VORLIEGENDER AUSZUG:
····················

Es gibt bei Teamsportarten den Trend zur Individualisierung, das Ausrichten des Trainings auf die  Belastung des Einzelnen. Wie kompliziert ist dieser Spagat bei einem 23-Mann-Kader?
Das ist die große Challenge. Mein Leitsatz ist schon lange: Fußball ist ein Individualsport und ein Mannschaftsspiel. Die Herausforderung ist, das Training so weit wie möglich zu individualisieren, dann aber die Mannschaft so lange wie notwendig zusammenzuführen, um den taktischen Verbund hinzubekommen.

Sie haben mit Marcel Koller und Franco Foda zwei Teamchefs erlebt. Haben beide unterschiedliche Herangehensweisen an die Fitnessfrage?
Nein, und doch ist jeder Trainingstag anders. Das Trainerteam plant die taktischen Inhalte, daraus ergibt sich automatisch eine Beanspruchung auf der körperlichen Seite. Wir schauen dann, dass die Belastung für diesen Tag optimal passt. 

Zur Trainingssteuerung gehört auch die Regeneration. Ein großes Thema bei Lehrgängen?
Vielleicht das größte. Ein Training, nach dem man nicht regeneriert, macht keinen Sinn. Zur ganzen Medaille gehört auch die Seite, aus einem Training fast vollständig regeneriert herauszukommen.

····················

EINGABEDATEN:
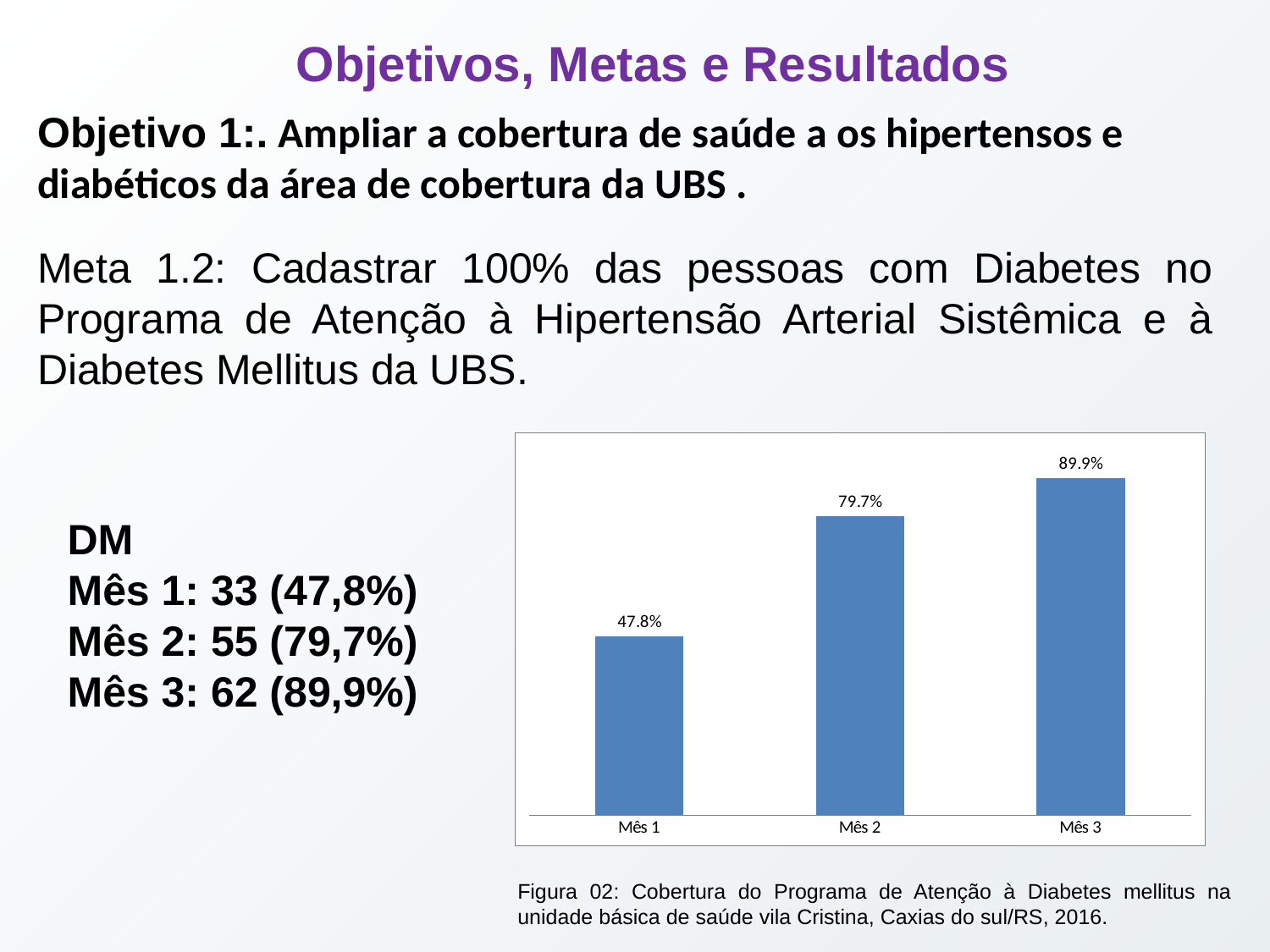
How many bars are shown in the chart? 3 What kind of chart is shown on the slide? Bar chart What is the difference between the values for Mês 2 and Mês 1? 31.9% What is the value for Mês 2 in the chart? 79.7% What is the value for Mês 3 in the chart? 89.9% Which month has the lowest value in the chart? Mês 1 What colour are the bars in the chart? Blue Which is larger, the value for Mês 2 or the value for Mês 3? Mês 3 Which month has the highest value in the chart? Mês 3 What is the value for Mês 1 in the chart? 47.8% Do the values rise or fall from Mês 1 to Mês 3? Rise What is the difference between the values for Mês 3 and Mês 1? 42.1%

····················

AUFGABENLISTE:
a: Schreiben Sie aus dem Auszug zum Fußballtraining den Abschnitt von „Es gibt bei“ bis einschließlich „bei einem 23-Mann-Kader?“ wortgetreu ab.
b: Führen Sie bitte den Auszug zum Fußballtraining an der Stelle fort, an der er endet.
Die Auflistung ist eigenständiges Material und gehört nicht zum Auszug.

LÖSUNGEN:
a:
Es gibt bei Teamsportarten den Trend zur Individualisierung, das Ausrichten des Trainings auf die  Belastung des Einzelnen. Wie kompliziert ist dieser Spagat bei einem 23-Mann-Kader?

b:
Dann nehmen Sie uns doch mal mit. Die Vorstellung bei vielen ist ja die, dass die Burschen trainieren, essen und dann Play Station spielen. Wie ist es wirklich?
Es gibt genaue Vorgaben, sowohl nach jedem Training als auch nach jedem Spiel werden alle Faktoren abgedeckt. Es kann durchaus sein, dass jemand auch mal Play Station spielt, das kann für einen jungen Mann in gewissen Situationen eine sinnvolle Regenerationsmaßnahme sein. Aber klar, es gibt signifikante und entscheidendere Methoden. Wir sorgen dafür, dass diese a) bereitstehen und b) von den Spielern genutzt werden.

Von was konkret reden wir? Eistonne? Sauna?
Das kann sowohl als auch sein und hängt von mehreren Faktoren ab. Erstens: Wie war die Belastung? Zweitens: Was ist der Spieler gewohnt? Drittens: Wie weit ist es noch zum Spiel? Das geht von der Ernährung, über den Schlaf bis zu unmittelbaren Methoden wie Mobilisationseinheiten nach dem Training. Wenn ein Spieler gerne in die Sauna geht, kann das sinnvoll sein – aber nur, wenn das Spiel noch ein paar Tage entfernt ist, weil sonst der Flüssigkeitsverlust kontraproduktiv ist.

Regeln, die auch für einen ambitionierten Hobbysportler gelten, oder?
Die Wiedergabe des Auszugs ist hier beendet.